Problem 1:
In the listing below, starting at the line that contains "all the trucks" and ending at the line that contains "544,484,707,586", write out every line again, requests included, and shift each coordinate in the answers by -29.
--- begin Source passage ---
Western buyers working directly with Chinese manufacturers must overcome a number of obstacles in order to do business smoothly. These include huge time differences, varying perspectives on product quality, obvious language barriers, and also more subtle cultural gaps. Bridging this cultural divide can work wonders for western buyers.
Understanding and navigating cultural differences is key to developing influential relationships known in Mandarin as guanxi (关系). By showing a sincere interest and appreciation for Chinese culture, buyers can engender a mutual respect and understanding that will significantly aid business negotiations.
1. Think Outside the Conference Room
Mixing business and pleasure is far more accepted – and even encouraged – in China than it is in many western countries. Western buyers should try to embrace this, as outright refusal to participate could be seen as rude.
After the day’s meetings are over, accept your supplier’s invitations to dinner, karaoke (known as KTV), and drinks. Keep your wits about you, but take this as an opportunity loosen up and show your suppliers you know how to have fun.
2. Lay It On Thick
Everyone likes a compliment, and your Chinese business partners are no different. Well, maybe a little bit different: western social norms dictate that no one likes a suck-up, but in China a little brown-nosing can go a long way.
The key here is the Chinese concept of mianzi (面子) or “face,” which means reputation, prestige, or honor. It may feel strange, but take any opportunity to compliment your supplier, especially in front of their coworkers. This is called gei mianzi (給面子), “giving face”. It may not be immediately reciprocated, but it will be greatly appreciated.
--- end Source passage ---
Problem 2:
In the passage on working with Chinese manufacturers, what does the concept of mianzi mean?
--- begin Data provided ---
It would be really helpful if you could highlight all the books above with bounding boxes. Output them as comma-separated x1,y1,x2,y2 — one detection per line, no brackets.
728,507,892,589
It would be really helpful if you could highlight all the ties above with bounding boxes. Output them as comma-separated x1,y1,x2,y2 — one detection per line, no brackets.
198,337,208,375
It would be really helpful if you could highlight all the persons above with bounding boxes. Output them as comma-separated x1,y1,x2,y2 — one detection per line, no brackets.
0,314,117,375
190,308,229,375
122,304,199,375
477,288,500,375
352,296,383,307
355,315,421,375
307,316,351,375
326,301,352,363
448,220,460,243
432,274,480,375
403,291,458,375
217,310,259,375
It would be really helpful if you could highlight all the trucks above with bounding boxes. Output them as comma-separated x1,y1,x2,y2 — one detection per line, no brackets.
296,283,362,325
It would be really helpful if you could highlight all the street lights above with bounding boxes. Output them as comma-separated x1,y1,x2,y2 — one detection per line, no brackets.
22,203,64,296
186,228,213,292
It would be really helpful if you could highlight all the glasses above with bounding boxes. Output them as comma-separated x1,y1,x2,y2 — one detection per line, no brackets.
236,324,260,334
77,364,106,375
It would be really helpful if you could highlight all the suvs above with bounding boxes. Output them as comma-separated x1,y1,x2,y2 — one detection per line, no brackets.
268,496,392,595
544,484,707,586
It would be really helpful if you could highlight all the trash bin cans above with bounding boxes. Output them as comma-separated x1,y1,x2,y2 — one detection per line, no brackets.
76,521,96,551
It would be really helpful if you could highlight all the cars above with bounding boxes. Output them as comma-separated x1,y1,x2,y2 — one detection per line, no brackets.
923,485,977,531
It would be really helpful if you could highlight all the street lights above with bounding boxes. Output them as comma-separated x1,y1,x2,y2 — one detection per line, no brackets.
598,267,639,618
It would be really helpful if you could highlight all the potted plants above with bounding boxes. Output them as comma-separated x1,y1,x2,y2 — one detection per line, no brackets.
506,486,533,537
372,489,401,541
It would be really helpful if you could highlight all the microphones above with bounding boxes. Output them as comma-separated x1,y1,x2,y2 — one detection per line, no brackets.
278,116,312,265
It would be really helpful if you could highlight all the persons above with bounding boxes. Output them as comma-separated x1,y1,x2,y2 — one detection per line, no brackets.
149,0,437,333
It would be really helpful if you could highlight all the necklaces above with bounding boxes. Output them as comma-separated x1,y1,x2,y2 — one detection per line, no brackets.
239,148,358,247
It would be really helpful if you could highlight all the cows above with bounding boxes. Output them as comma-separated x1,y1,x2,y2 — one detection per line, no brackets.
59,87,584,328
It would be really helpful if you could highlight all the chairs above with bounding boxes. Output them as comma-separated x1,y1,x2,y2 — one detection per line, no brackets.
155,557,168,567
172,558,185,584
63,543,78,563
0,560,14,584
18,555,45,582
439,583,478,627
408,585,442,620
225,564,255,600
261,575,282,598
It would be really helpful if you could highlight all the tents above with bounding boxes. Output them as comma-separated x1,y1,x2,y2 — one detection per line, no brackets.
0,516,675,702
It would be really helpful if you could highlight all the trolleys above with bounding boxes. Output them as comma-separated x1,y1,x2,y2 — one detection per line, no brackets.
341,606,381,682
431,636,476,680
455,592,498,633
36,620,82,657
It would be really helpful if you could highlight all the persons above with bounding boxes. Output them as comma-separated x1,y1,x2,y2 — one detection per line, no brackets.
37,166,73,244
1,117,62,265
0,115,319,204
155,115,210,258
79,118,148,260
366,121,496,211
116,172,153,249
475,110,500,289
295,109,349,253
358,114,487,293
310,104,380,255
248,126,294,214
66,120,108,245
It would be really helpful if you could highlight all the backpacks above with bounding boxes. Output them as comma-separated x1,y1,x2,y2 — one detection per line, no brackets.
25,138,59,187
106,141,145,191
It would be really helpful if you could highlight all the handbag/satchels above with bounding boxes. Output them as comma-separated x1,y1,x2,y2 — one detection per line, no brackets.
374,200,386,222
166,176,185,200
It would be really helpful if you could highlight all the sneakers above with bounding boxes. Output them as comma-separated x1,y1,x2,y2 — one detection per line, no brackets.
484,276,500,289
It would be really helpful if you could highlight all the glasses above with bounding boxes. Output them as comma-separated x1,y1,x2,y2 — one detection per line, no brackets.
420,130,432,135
--- end Data provided ---
Task output 1:
It would be really helpful if you could highlight all the trucks above with bounding boxes. Output them as comma-separated x1,y1,x2,y2 — one detection per line, no brackets.
267,254,333,296
It would be really helpful if you could highlight all the street lights above with bounding boxes. Output them as comma-separated x1,y1,x2,y2 — one detection per line, no brackets.
-7,174,35,267
157,199,184,263
It would be really helpful if you could highlight all the glasses above with bounding boxes. Output them as comma-separated x1,y1,x2,y2 — one detection per line, no brackets.
207,295,231,305
48,335,77,346
It would be really helpful if you could highlight all the suvs above with bounding boxes. Output them as comma-separated x1,y1,x2,y2 — one detection per line, no brackets.
239,467,363,566
515,455,678,557

Task output 2:
Mianzi, or "face," means reputation, prestige, or honor.